Technology can also be used to plot the terms of a sequence as a function of the term number. The term numbers and term values can be entered in a table, and these pairs of numbers are plotted as points in the plane.
Two column table and a discrete function graph. Table, first column, “x sub 1”, with numbers 1, 2, 3, 4, 5, and 6. Second column, “y 1”, with numbers 5, 7, 9, 11, 13, and 15. Graph, horizontal axis, with scale from 0 to 10, by 5’s. Vertical axis, with scale 0 to 15, by 5’s. Coordinates plotted 1 comma 5, 2 comma 7, 3 comma 9, 4 comma 11, 5 comma 13, and 6 comma15.

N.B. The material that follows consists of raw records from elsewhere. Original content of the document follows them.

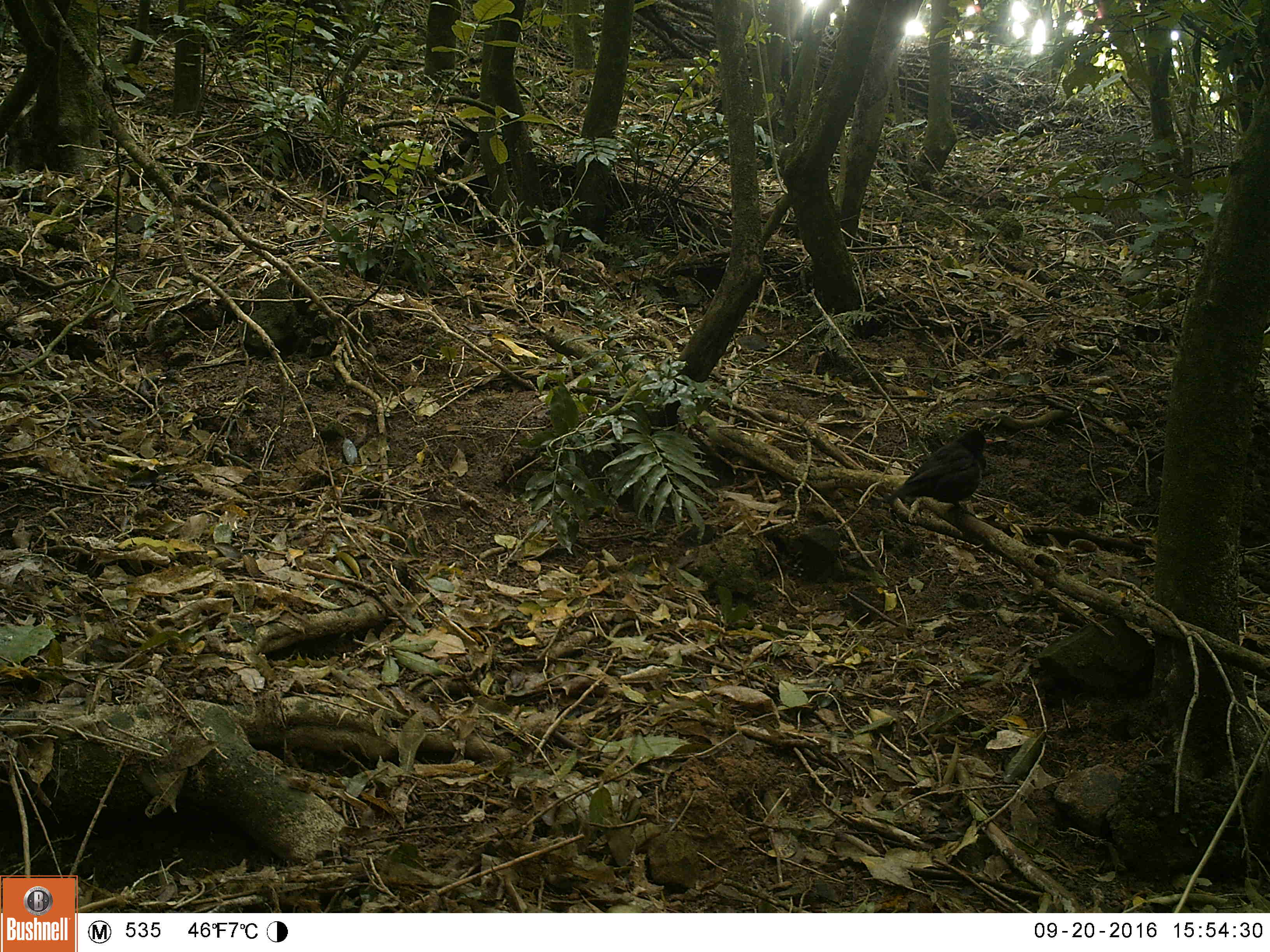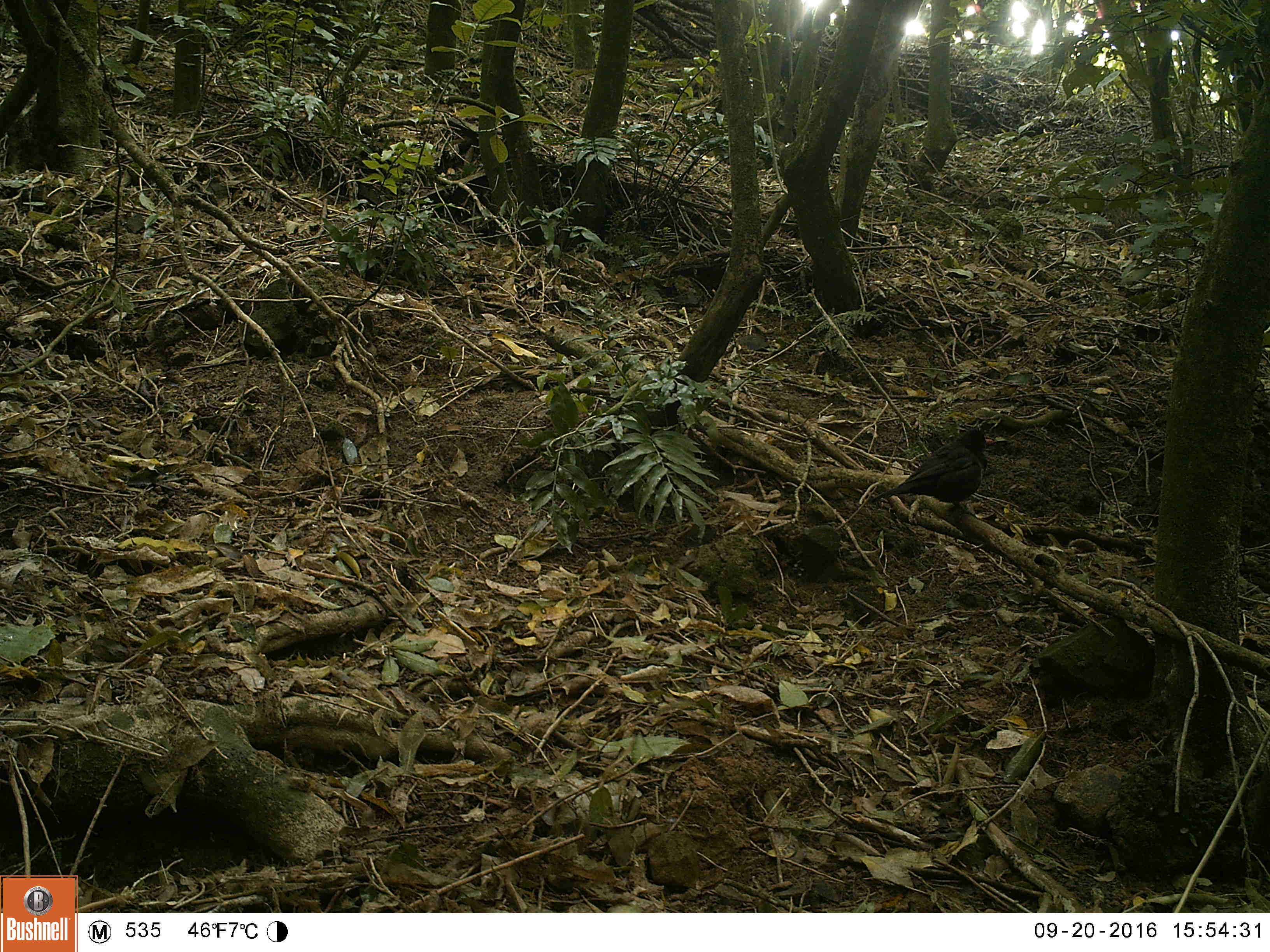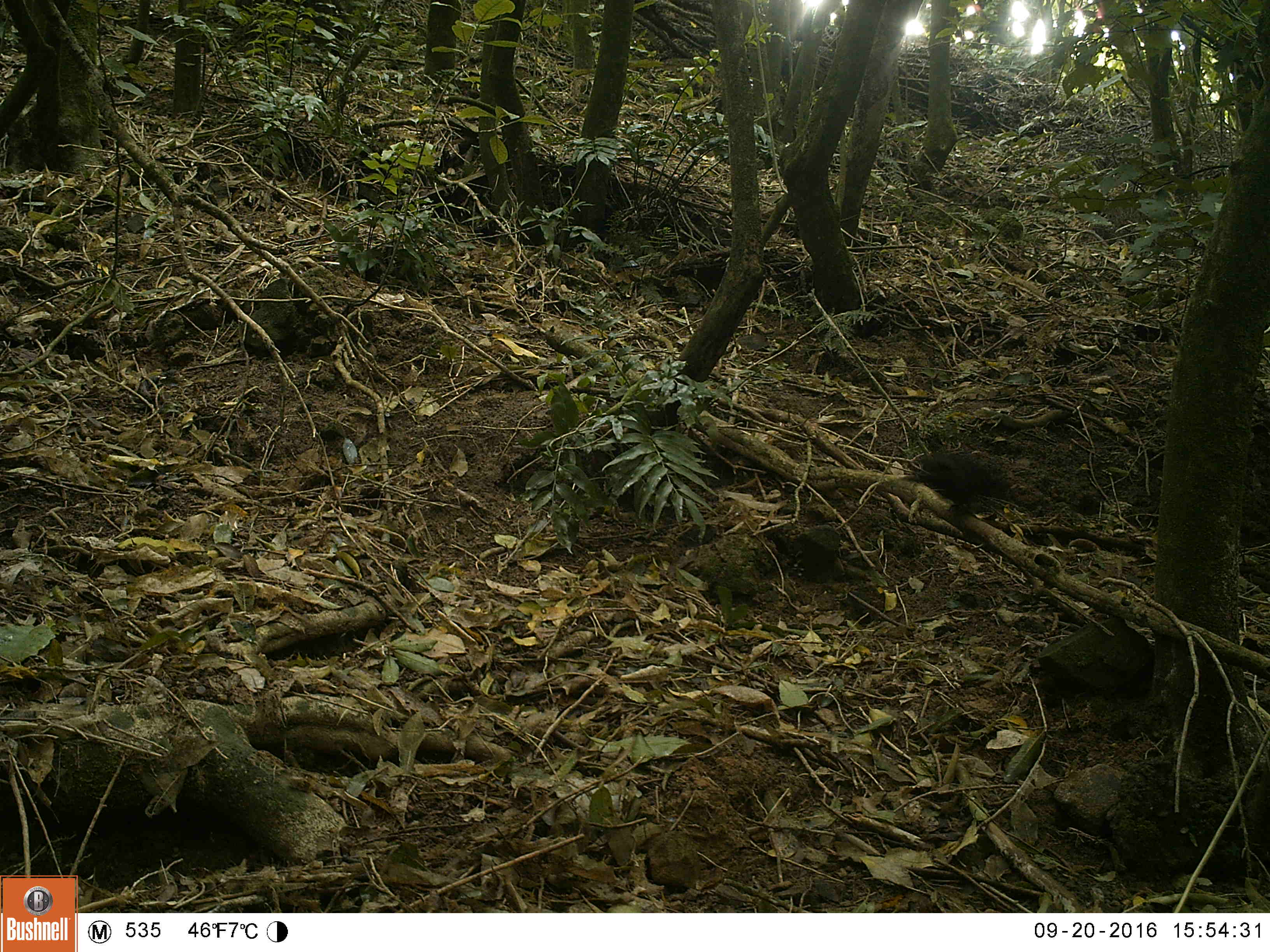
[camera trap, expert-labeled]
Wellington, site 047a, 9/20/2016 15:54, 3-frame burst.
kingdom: Animalia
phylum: Chordata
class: Aves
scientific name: Aves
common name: bird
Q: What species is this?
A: Bird (Aves).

You can also enter a rule for the function in the table header and automatically generate new terms. For example, here is a table and graph representing an arithmetic sequence that starts at -2 for and has a rate of change of 2:
Two column table and a discrete function graph. Table, first column, “x sub 1”, and second column negative 4 plus 2 times x sub 1. The first column has numbers 1, 2, 3, 4, 5, and 6. Second column has numbers negative 2, 0, 2, 4, 6, and 8. Graph, horizontal axis, with scale from 0 to 10, by 5’s. Vertical axis, with scale negative 5 to 15, by 5’s. Coordinates plotted 1 comma negative 2, 2 comma 0, 3 comma 2, 4 comma 4, 5 comma 6, and 6 comma 8.